The MATA Festival commissions a small number of composers each year, and you were selected as one of the four in 2016. MATA gives exposure to composers whose work doesn’t fit into existing institutions, so what about your work defies categories?
I generally find the idea of categories very problematic in art. So in that regard, I believe that every “good” artwork “defies categories”. One of our challenges is to experience works of art as they are, and not through their classifications; to search for beauty in unexpected places. The decision to write for orchestral instruments, or to write notes on paper is not obvious to me. I use them because of the expressive means that the lineage of this music (classical music) provides, but that has nothing to do with the way I want the music to be heard. I am very excited about the different contexts in which my music will be performed during this year’s MATA Festival; after Wednesday’s concert at National Sawdust with Ensemble Linea, I’ll be presenting a new video piece at Trans-Pecos for MATA FUNHOUSE, where Festival artists and local noisemakers get together to experiment and collaborate in more of a nightlife/DIY context.
What did you explore in There’s no lack of void?

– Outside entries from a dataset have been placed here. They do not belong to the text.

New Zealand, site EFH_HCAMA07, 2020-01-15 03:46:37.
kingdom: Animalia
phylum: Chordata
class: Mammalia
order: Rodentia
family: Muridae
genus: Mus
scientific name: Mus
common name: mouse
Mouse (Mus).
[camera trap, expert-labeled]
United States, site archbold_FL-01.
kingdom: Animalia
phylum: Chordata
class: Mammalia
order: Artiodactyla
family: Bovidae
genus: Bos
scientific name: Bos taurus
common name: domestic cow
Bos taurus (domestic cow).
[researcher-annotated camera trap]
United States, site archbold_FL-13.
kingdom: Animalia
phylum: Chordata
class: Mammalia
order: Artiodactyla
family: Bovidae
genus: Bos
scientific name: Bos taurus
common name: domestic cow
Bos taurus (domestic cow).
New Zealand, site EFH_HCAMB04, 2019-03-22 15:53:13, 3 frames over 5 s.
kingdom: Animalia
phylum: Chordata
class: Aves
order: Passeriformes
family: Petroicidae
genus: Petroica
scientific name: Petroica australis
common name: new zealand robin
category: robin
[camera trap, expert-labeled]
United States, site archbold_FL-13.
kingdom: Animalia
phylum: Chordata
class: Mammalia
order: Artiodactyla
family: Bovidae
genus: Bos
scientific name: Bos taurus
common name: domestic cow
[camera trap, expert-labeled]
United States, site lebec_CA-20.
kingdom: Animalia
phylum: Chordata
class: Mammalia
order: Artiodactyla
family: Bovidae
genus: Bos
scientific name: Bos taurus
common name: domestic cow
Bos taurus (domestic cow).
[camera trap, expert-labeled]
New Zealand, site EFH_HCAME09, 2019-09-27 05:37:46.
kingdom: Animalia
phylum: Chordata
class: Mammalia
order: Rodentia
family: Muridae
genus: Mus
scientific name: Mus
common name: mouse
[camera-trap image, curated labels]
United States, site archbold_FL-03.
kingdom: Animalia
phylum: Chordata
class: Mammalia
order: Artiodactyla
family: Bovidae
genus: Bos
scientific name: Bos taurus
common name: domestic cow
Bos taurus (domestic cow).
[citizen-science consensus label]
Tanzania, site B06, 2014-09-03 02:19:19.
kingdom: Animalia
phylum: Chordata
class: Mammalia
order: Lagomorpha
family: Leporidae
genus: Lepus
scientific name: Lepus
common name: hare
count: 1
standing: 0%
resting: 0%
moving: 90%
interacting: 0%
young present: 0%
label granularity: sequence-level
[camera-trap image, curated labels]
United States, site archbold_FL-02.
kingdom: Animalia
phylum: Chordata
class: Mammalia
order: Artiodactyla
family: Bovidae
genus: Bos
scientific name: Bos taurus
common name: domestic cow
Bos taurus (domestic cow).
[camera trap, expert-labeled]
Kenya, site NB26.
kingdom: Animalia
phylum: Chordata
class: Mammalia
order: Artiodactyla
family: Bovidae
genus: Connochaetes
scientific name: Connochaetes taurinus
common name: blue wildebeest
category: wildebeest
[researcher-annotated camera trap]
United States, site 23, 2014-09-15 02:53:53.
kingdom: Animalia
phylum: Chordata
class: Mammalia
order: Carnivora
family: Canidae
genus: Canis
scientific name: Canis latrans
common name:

I tried to recreate the effect of overexposure to music which I often experience. We are exposed to such an overwhelming amount of sonic experiences that it becomes hard to create a meaningful one. In my piece, there is an abundance of musical events and materials; I strip them of their significance and turn them into a sort of musical waste. That’s why I chose this There’s no lack of void as the title, which is a line from Samuel Beckett’s “Waiting for Godot”. It seems appropriate to me to use this quote of Beckett, whose writing Adorno describes as one in which “the poetic process declares itself to be a process of wastage”. In this flux of events and musical wastage, I was hoping to find moments of authentic, honest expression that are also neither self-aware nor self-referential.
Your chamber music has been performed by ensembles like JACK, MiVOS, and now Ensemble Linea premieres your work There’s no lack of void. What intrigues you about this form?
I am very grateful for the opportunity to work with Ensemble Linea. I just got back from the first rehearsal with them, and they have the unique combination of great musicianship and very open minds. I have written several pieces for strings in recent years, and I feel very close to the sound and visible geometric technique of string instruments. In There’s no lack of void, the addition of the body of the piano and the raw power of the trombone allowed me to further extend the sound world that I developed in my strings pieces to new dimensions.
Composition has taken you through Israel and Germany, and now you’re a doctoral candidate for composition at Columbia University in New York. How do your earliest musical influences interact with your current ones?
I feel very lucky with my early musical education. I had wonderful composition teacher in high school, back in Israel. He would give us weekly composition assignments that were extremely abstract and creative. These very early works are very dear to me, because I had no musical technical knowledge nor understanding of the new music world. They still act as a compass, guiding me back towards my original attraction to making art with sounds. I often encounter musical pedagogy that forces students to first write Renaissance polyphony, then a baroque fugue, then a classical sonata, and only after one has “mastered” all these skills, one can start doing “contemporary music”, where one is expected to rebel against everything one has learned. I find this methodology very reductionist in regard to the artistic aspirations of composers. These initial creative impulses were helpful in connecting my composition to innate creative urges, rather than just to the traditional progression of academic thinking.
Your work won prizes in France, Spain, South Korea, China, Israel, and Japan. This MATA commission exposes a broader American audience to your work. What dialogue do you hope your work inspires?
Although the musical institutions and establishment are very different in all of these countries, I always find the dialogue very similar. The moments I value the most in art are encounters with materials and structures that resonate with something in the artist’s internal world, and the rare cases where I find beauty in them. Finding aesthetic value in these personal, and sometimes dark places is a very humanistic experience for me, and I hope my audiences feel the same.